Researchers in India have unveiled a system that turns standard GPS data into a sophisticated surveillance tool, capable of identifying whether a user is sitting, walking, or even waving, raising major alarms about digital privacy
A team from the Indian Institute of Technology (IIT) Delhi has uncovered a critical and unsettling vulnerability in standard smartphone usage: an app with precise location access can use signals from GPS satellites to spy on a user’s environment and physical movements without ever activating the microphone or camera.
The research, led by Professor Smriti R Sarangi and M.Tech student Soham Nag, demonstrates that the global positioning system—long assumed to be a simple navigational aid—contains “hidden clues” about the world around the phone.
Their system, dubbed AndroCon, leverages subtle features in GPS signal transmission, such as Doppler shifts, signal strength, and even reflections from nearby surfaces (known as multipath interference). By applying classic signal processing and machine learning to these features, the researchers effectively transformed the GPS receiver into a covert sensor.
From Navigation to Non-Stop Surveillance
Traditionally, granting an app “precise location” permission simply allows it to pinpoint the user’s latitude and longitude. The IIT Delhi study reveals the consequences of this permission go far deeper.
In a year-long study covering 40,000 square kilometres, AndroCon demonstrated it could accurately infer a wide range of intimate user activities:
Physical State: Distinguishing whether a person is sitting, standing, walking, or lying down with up to 99 per cent accuracy.
Context: Detecting if the user is travelling on the metro, strolling through a park, or in a crowded plaza.
Indoor Mapping: Creating floor plans of indoor spaces, including room layouts, staircases, and elevators, with errors of less than four metres.
Subtle Gestures: Even identifying subtle movements, such as a hand-wave near the phone.

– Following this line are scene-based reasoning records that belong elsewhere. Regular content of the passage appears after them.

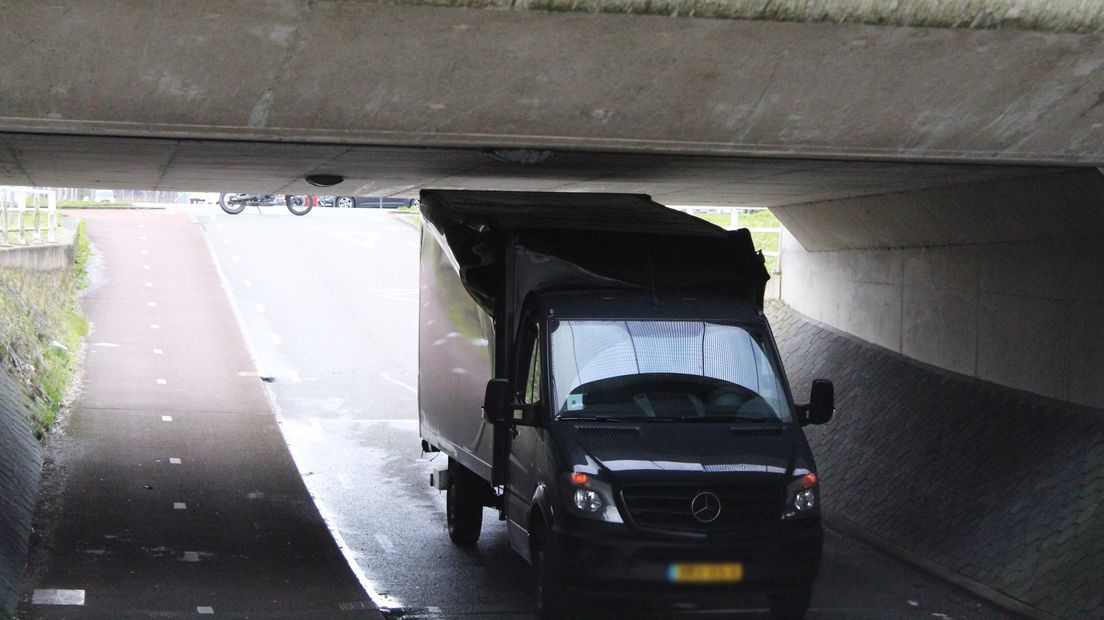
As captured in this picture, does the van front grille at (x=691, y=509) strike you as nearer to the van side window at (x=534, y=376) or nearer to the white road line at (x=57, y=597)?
the van side window at (x=534, y=376)

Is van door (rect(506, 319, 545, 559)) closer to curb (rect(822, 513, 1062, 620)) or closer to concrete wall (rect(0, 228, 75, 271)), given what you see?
curb (rect(822, 513, 1062, 620))

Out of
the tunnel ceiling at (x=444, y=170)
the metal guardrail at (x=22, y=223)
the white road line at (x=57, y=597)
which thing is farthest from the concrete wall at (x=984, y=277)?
the metal guardrail at (x=22, y=223)

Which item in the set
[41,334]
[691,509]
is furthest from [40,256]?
[691,509]

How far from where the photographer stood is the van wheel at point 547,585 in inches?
355

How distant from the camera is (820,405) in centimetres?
997

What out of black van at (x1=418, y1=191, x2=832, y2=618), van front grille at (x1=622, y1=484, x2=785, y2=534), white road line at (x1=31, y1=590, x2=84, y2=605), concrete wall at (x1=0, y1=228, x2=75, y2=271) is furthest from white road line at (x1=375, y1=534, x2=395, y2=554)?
concrete wall at (x1=0, y1=228, x2=75, y2=271)

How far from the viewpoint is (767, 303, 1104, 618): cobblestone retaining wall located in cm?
1085

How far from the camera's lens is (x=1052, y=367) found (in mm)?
12883

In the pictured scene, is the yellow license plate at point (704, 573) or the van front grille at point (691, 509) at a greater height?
the van front grille at point (691, 509)

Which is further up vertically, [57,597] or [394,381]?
[394,381]

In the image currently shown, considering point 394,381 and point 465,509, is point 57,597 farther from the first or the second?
point 394,381

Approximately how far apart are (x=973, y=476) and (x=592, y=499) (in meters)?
5.43

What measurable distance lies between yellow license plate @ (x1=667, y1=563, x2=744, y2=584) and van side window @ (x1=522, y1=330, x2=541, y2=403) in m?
1.78

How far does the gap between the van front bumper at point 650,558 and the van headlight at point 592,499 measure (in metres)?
0.06
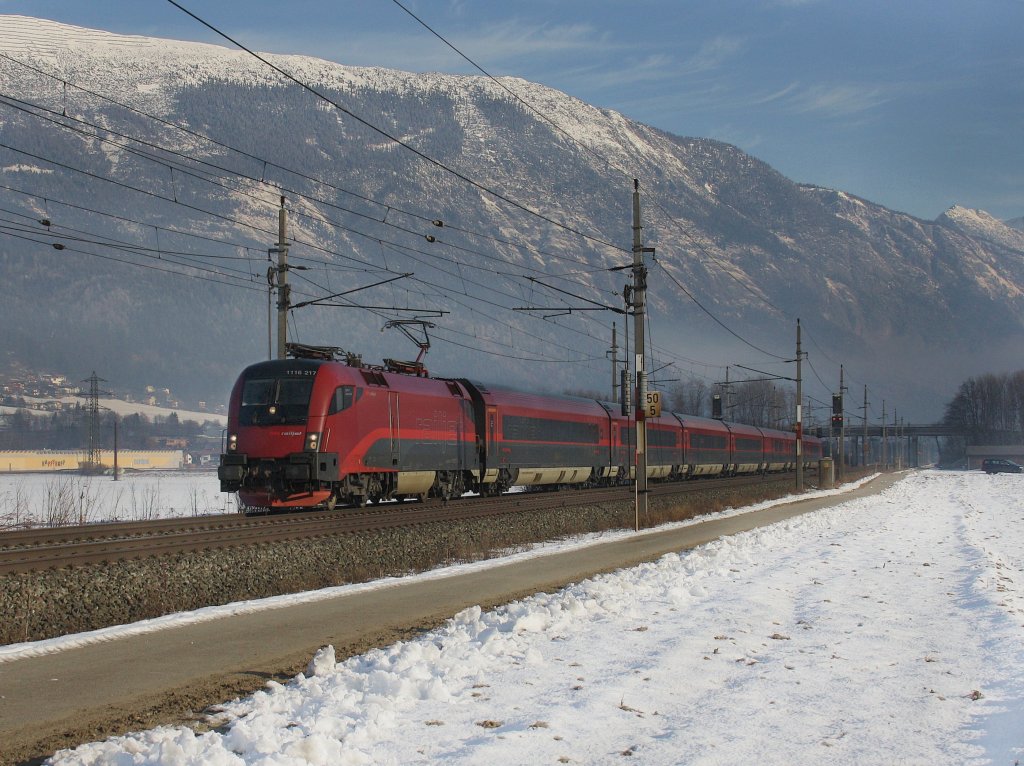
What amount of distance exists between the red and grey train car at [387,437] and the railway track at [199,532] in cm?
85

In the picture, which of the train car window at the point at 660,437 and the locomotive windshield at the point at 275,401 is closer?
the locomotive windshield at the point at 275,401

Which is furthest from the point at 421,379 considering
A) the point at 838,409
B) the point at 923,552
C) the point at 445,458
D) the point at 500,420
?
the point at 838,409

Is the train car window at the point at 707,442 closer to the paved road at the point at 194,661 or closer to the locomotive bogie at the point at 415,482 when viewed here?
the locomotive bogie at the point at 415,482

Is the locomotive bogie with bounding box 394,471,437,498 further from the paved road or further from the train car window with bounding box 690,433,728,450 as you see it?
the train car window with bounding box 690,433,728,450

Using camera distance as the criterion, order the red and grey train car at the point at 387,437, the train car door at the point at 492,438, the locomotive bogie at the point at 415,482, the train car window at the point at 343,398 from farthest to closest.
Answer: the train car door at the point at 492,438
the locomotive bogie at the point at 415,482
the train car window at the point at 343,398
the red and grey train car at the point at 387,437

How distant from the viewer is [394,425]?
27.5 m

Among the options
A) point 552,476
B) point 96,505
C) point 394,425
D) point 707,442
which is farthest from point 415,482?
point 707,442

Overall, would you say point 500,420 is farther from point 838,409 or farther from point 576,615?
point 838,409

The key finding is that the sophisticated surveillance does not require access to traditionally sensitive sensors like the camera, microphone, or motion detectors. Any Android app with the single permission for precise location can potentially gather this fine-grained data without the user’s knowledge.
Privacy Gap
While this revelation opens doors for advanced, context-aware smart services—such as apps that automatically adapt settings based on whether you are walking or driving—it exposes a massive security gap.
The researchers warn that most users granting location access for simple services like ride-hailing or weather updates are unaware that they are simultaneously consenting to this “fine-grained” environmental monitoring.
Experts are now highlighting the urgent need for developers and platforms to rethink how location data is handled, arguing that combining basic signal processing with machine learning has effectively turned the GPS sensor into a sophisticated tool for observing daily life.
For smartphone users, the message is clear: the simple choice to grant an app “precise location” access should be treated with the same caution reserved for enabling a microphone or camera. That single tap could reveal much more about your life than just where you are.